Getting tested for the MTHFR gene mutation is the first step you need to take to understand what your body needs to stay healthy. As there are many variations of the MTHFR gene it’s important to find out whether you have the mutation or not and what kind of mutation you have.
You can learn more in our article, the truth about the MTHFR gene mutation and everything you need to know.
Glutathione or GHS is a powerful antioxidant in the body that’s commonly referred to as the body’s primary detoxifier. GHS is an internal antioxidant which is created within the body. It’s produced in the liver but can also be found in the eyes, kidneys, and brain. GHS is involved in many functions in the body and provides benefits such as:
- Increases energy
- Strengthens the immune system
- Improves mental focus and clarity
- Reduces the effect of stress
- Enhances athletic performance and recovery
Glutathione is depleted by several factors like environmental toxins, excessive exercise, chronic stress and chemicals in foods.
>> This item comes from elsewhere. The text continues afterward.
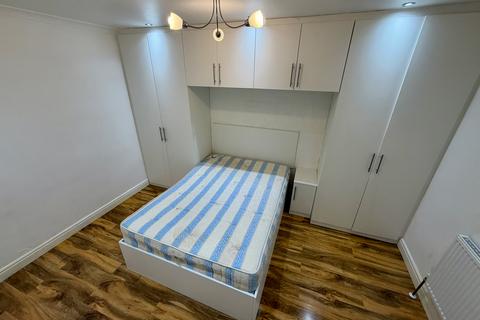 undefined, Greenford Road, Greenford UB6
A deficiency in glutathione has been linked to numerous health conditions such as heart disease, cancer, kidney problems, and chronic infections. There is a genetic element to glutathione production which is why it’s important to test the genes involved in glutathione metabolism.
These are the genes that are responsible for producing enzymes that allow the body to create GHS. One of the main genes involved in this process is called GSTT1. This gene is surprisingly absent in 38% of the population according to a recent study.
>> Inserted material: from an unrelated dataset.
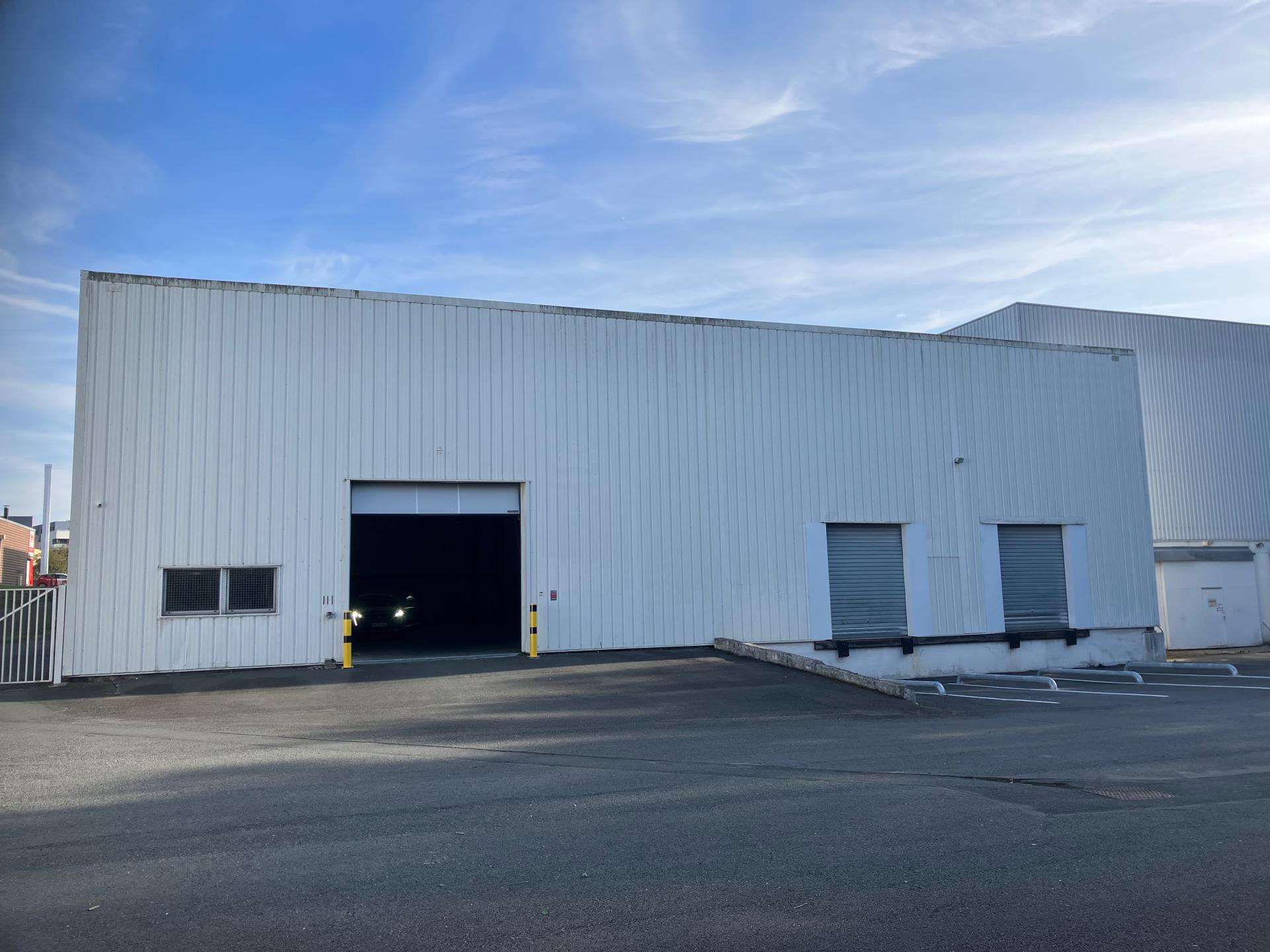 AV bâtiment ind 1192m² Mondeville empl strat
As low levels of glutathione can cause such worrying side effects and lead to so many health issues, it’s crucial to find out so that you can eat the right foods and nutrients for your body.
To find out how to raise your body’s glutathione levels and why it’s essential for some individuals to look after their GHS levels in this article.
Nutrigenomics is an emerging field of science that is finally giving us a better understanding of how certain foods interact with our body and DNA.
With innovations in genetic testing, you can now use your genetic information to create a personalized nutrition plan that gives your body what it needs to not only thrive but experience positive health outcomes and even prevent disease.